* _TASK REQUIREMENTS_:
#1 From the speakers page:
(a) Which university did Shuichi Sakamoto visit as a researcher from 2007 to 2008?
(b) What does the abstract say head-related transfer functions are well known as?
(c) At which school is Sungyoung Kim an Associate Professor?
#2 Can you reproduce everything in the speakers page from "Advanced technologies of" down to "arrays is introduced.", swapping "lecture" for "talk"?
#3 According to the speakers page, why does deep knowledge of human auditory space perception need to be applied effectively? Answer in one to three sentences.

* _SOURCE DOCUMENT_:
##############################
2024-I3SW Speakers

Keynote Speaker

Shuichi Sakamoto

Professor at the Research Institute of Electrical Communication, Tohoku University, Japan

“Toward 3D binaural technology compatible with human's auditory space perception”

Abstract

Advanced technologies of binaural synthesis are crucial for providing rich spatial information to users. To develop such technologies at a high level, deep knowledge of human auditory space perception as the multi-modal perceptual process needs to be applied effectively. However, it is still unclear how humans perceive and process the binaurally inputted information of auditory space. In this lecture, I first introduce the perceptual cues of binaural space, especially related to head-related transfer functions (HRTFs), which are well-known as the key components of spatial hearing. Then, based on this knowledge, binaural synthesis using HRTFs and spherical microphone arrays is introduced.

Biography

Shuichi Sakamoto received his B.S., M.Sc., and Ph.D. from Tohoku University, in 1995, 1997, and 2004, respectively. He joined the Research Institute of Electrical Communication, Tohoku University, as a Research Associate in 2000. He was then appointed an Associate Professor in 2011. He has been a Professor at the Research Institute of Electrical Communication, Tohoku University, since 2019 and was a Visiting Researcher at McGill University, Montreal, Canada, from 2007 to 2008. His research interests include the development of high-definition three-dimensional audio-recording systems and human multisensory information processing, including hearing and speech perception. He is an Editorial Board Member of Frontiers in Psychology, Auditory Perception & Cognition. He is also a Member of the Acoustical Society of America, Acoustical Society of Japan, and others.

Speakers

Sungyoung Kim

Associate Professor of Graduate School of Culture Technology, KAIST, South Korea

“Towards Individualization of Binaural Music Reproduction”
##############################
* _MATERIAL SUPPLIED_:
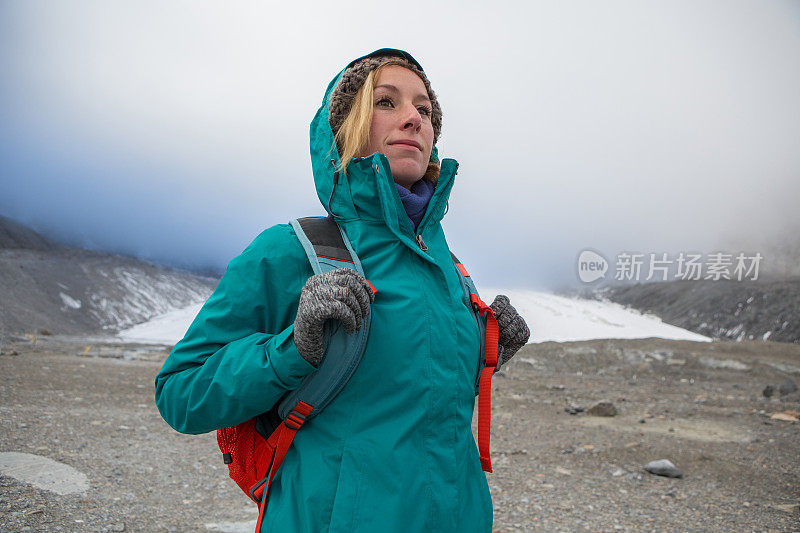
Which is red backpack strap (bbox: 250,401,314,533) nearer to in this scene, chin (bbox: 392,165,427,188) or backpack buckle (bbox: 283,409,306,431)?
backpack buckle (bbox: 283,409,306,431)

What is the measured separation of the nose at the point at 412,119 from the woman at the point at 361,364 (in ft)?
0.03

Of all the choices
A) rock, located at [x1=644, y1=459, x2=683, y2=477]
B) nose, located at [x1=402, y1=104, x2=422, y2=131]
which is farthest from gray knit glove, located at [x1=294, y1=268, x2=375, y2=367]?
rock, located at [x1=644, y1=459, x2=683, y2=477]

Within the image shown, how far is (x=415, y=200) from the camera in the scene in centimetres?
169

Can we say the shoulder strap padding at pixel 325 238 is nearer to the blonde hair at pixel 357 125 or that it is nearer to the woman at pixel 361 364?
the woman at pixel 361 364

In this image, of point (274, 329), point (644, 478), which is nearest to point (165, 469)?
point (274, 329)

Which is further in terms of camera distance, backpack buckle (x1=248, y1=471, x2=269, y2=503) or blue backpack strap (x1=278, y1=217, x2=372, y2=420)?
backpack buckle (x1=248, y1=471, x2=269, y2=503)

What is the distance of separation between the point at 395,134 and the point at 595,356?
17992 mm

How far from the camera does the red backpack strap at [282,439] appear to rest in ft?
4.51

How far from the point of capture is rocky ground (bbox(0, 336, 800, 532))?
4.69 m

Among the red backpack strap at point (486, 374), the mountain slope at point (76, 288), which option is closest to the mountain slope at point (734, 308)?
the red backpack strap at point (486, 374)

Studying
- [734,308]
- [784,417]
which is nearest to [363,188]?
[784,417]

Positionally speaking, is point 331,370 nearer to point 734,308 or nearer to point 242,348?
point 242,348

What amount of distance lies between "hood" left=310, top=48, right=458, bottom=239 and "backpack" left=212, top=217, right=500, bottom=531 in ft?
0.28

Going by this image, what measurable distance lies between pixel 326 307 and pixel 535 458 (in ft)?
21.3
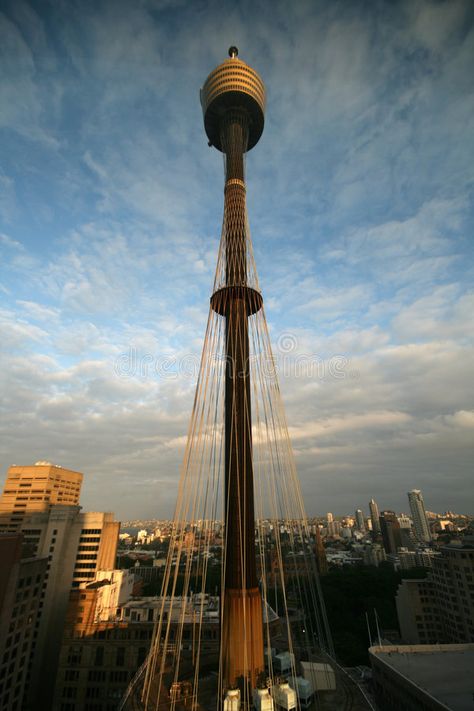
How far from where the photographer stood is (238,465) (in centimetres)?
2441

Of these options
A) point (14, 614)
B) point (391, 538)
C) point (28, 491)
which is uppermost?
point (28, 491)

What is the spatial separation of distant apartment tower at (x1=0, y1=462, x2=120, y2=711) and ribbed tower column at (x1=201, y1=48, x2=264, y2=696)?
3048 cm

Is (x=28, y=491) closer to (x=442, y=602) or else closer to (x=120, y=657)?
(x=120, y=657)

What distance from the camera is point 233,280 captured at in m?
29.7

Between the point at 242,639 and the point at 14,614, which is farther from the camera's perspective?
the point at 14,614

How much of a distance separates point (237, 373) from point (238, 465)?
678 centimetres

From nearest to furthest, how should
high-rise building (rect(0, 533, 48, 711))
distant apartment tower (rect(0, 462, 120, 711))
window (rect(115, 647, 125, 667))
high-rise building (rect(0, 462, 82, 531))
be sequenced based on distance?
high-rise building (rect(0, 533, 48, 711)), window (rect(115, 647, 125, 667)), distant apartment tower (rect(0, 462, 120, 711)), high-rise building (rect(0, 462, 82, 531))

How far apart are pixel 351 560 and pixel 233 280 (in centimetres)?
11684

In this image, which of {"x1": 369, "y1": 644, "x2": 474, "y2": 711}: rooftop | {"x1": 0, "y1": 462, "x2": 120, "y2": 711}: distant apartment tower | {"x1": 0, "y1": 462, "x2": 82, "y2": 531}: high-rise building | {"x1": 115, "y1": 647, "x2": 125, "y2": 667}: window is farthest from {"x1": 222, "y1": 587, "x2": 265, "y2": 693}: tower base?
{"x1": 0, "y1": 462, "x2": 82, "y2": 531}: high-rise building

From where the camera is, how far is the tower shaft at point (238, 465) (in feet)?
65.9

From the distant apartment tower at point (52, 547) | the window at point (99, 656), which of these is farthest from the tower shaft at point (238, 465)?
the distant apartment tower at point (52, 547)

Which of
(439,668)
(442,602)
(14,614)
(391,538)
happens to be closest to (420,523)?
(391,538)

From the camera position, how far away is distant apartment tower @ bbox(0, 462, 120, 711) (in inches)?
1866

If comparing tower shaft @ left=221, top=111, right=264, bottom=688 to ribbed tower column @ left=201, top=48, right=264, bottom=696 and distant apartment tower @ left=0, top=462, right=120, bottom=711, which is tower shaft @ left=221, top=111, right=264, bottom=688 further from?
distant apartment tower @ left=0, top=462, right=120, bottom=711
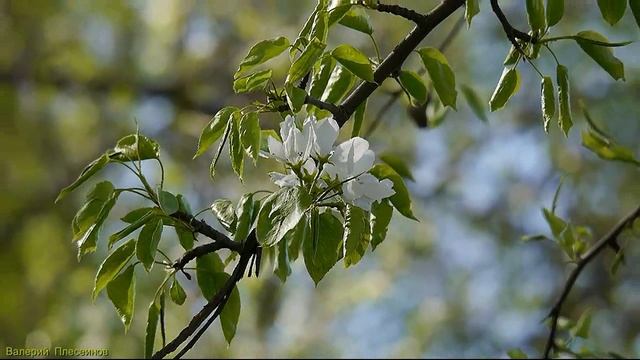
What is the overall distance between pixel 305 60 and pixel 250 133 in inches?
1.6

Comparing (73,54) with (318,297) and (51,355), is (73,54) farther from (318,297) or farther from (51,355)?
(51,355)

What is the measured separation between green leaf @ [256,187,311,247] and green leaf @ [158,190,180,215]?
5cm

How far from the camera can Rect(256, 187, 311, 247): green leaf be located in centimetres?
34

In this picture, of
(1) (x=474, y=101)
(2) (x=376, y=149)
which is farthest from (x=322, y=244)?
(2) (x=376, y=149)

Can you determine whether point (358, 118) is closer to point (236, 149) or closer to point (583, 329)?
point (236, 149)

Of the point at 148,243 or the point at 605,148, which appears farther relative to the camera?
the point at 605,148

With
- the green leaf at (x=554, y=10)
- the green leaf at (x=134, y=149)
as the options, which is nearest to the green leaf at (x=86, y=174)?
the green leaf at (x=134, y=149)

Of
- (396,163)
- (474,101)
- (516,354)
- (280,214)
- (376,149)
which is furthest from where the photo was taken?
(376,149)

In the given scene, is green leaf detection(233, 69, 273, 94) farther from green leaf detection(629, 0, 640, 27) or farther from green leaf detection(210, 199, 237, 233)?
green leaf detection(629, 0, 640, 27)

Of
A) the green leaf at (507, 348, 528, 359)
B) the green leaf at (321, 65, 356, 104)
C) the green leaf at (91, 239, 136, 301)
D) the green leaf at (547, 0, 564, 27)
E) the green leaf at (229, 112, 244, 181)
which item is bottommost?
the green leaf at (507, 348, 528, 359)

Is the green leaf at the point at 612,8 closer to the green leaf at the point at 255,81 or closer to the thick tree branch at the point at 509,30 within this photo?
the thick tree branch at the point at 509,30

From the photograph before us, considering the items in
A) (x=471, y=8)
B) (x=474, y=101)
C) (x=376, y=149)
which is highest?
(x=471, y=8)

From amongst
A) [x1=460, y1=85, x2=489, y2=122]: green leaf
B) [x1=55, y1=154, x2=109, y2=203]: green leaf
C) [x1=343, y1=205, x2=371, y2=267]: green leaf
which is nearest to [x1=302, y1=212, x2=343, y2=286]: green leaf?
[x1=343, y1=205, x2=371, y2=267]: green leaf

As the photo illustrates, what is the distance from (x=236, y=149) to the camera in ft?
1.25
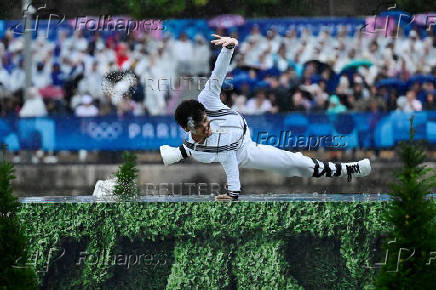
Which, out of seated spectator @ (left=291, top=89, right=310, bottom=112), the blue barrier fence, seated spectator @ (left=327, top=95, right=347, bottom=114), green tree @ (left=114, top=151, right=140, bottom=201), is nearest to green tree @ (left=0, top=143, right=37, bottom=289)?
green tree @ (left=114, top=151, right=140, bottom=201)

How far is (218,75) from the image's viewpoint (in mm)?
10102

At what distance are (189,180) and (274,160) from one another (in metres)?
2.88

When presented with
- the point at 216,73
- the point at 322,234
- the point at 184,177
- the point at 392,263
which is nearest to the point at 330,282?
the point at 322,234

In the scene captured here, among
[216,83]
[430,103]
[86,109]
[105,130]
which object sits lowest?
[105,130]

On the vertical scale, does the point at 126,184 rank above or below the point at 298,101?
below

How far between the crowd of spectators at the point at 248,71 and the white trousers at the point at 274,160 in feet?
8.15

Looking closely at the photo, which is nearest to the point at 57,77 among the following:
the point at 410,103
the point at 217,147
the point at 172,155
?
the point at 172,155

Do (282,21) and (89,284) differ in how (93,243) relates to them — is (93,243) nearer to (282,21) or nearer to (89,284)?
(89,284)

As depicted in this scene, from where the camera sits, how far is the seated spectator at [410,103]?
13.7 meters

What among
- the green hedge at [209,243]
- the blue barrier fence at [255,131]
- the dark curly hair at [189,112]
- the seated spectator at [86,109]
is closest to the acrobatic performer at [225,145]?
the dark curly hair at [189,112]

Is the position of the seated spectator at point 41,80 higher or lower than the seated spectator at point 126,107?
higher

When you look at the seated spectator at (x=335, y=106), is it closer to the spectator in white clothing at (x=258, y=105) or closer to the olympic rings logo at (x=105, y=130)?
the spectator in white clothing at (x=258, y=105)

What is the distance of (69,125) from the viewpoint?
1346 centimetres

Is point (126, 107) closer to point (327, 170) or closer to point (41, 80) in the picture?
point (41, 80)
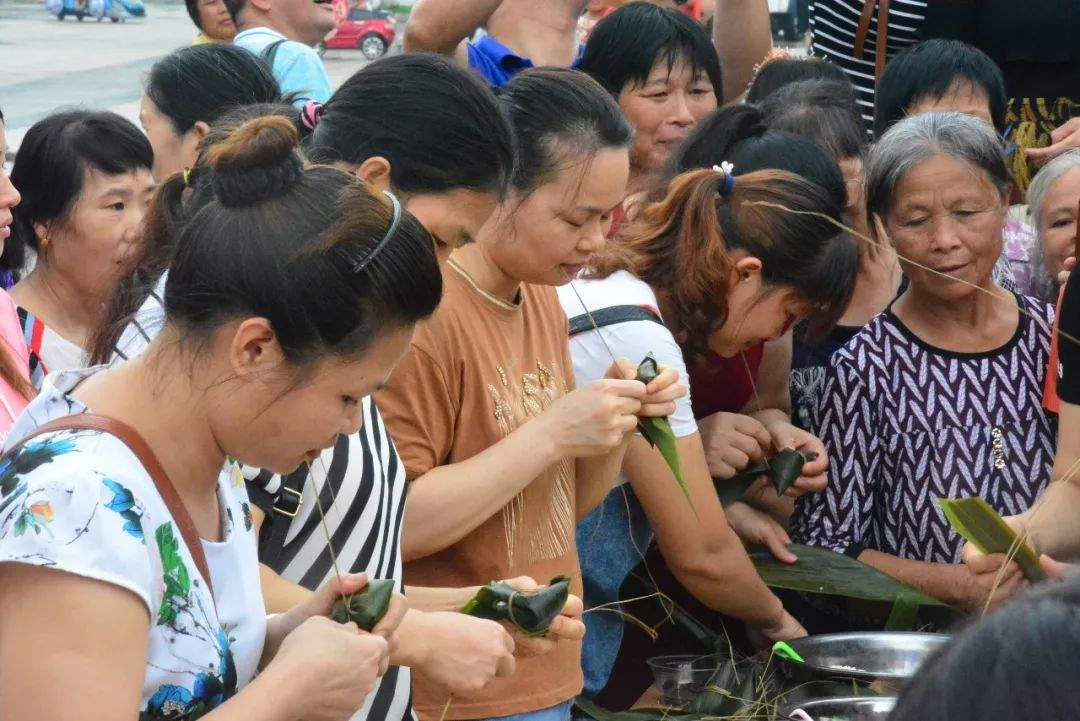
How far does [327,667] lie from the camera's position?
61.1 inches

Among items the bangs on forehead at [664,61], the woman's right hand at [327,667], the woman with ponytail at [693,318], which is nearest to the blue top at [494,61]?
the bangs on forehead at [664,61]

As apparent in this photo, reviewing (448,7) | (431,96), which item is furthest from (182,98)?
(431,96)

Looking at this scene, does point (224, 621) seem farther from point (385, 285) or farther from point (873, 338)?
point (873, 338)

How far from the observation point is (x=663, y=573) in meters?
3.05

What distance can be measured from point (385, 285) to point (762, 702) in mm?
1394

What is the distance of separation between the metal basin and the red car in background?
22.7 metres

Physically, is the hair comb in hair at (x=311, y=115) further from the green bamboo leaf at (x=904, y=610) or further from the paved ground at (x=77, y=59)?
the paved ground at (x=77, y=59)

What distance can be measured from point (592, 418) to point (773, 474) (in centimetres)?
83

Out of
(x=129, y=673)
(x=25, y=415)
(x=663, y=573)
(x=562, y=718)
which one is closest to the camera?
(x=129, y=673)

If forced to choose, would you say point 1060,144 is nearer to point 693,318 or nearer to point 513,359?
point 693,318

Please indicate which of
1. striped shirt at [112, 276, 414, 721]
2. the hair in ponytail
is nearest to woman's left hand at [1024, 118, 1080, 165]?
the hair in ponytail

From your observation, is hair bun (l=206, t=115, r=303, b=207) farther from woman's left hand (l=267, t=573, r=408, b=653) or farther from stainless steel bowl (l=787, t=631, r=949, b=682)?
stainless steel bowl (l=787, t=631, r=949, b=682)

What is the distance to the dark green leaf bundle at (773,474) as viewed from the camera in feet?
9.87

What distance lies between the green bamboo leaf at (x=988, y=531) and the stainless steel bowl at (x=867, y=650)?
0.23 m
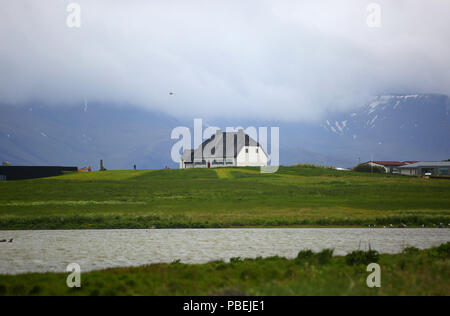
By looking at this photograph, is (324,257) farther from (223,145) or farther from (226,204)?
(223,145)

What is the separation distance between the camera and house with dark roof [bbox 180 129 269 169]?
374 feet

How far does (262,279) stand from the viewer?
1153 centimetres

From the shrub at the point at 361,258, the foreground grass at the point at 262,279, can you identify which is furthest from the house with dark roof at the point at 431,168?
the foreground grass at the point at 262,279

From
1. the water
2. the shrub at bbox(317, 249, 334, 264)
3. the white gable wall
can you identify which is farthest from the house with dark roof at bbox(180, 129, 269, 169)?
the shrub at bbox(317, 249, 334, 264)

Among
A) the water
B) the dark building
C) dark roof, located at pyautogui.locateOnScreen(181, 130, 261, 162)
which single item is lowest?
the water

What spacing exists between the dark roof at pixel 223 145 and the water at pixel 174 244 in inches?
3387

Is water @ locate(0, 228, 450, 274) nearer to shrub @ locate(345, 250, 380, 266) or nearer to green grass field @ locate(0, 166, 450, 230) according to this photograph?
green grass field @ locate(0, 166, 450, 230)

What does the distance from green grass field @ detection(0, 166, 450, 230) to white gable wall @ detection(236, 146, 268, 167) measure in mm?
48861

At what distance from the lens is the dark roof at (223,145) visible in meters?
115

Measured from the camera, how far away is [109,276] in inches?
482

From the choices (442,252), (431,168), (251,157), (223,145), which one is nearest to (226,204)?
(442,252)

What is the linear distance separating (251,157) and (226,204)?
73.1 m

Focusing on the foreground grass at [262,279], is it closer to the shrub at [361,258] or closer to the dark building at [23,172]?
the shrub at [361,258]

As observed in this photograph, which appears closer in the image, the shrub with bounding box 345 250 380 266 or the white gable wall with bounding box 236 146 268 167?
the shrub with bounding box 345 250 380 266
##############################
* _ANSWERS BY TASK_:
#1
(a) McGill University, Montreal, Canada.
(b) The key components of spatial hearing.
(c) The Graduate School of Culture Technology, KAIST, South Korea.

#2
Advanced technologies of binaural synthesis are crucial for providing rich spatial information to users. To develop such technologies at a high level, deep knowledge of human auditory space perception as the multi-modal perceptual process needs to be applied effectively. However, it is still unclear how humans perceive and process the binaurally inputted information of auditory space. In this talk, I first introduce the perceptual cues of binaural space, especially related to head-related transfer functions (HRTFs), which are well-known as the key components of spatial hearing. Then, based on this knowledge, binaural synthesis using HRTFs and spherical microphone arrays is introduced.

#3 It must be applied effectively to develop advanced binaural synthesis technologies at a high level. Those technologies are crucial for providing rich spatial information to users.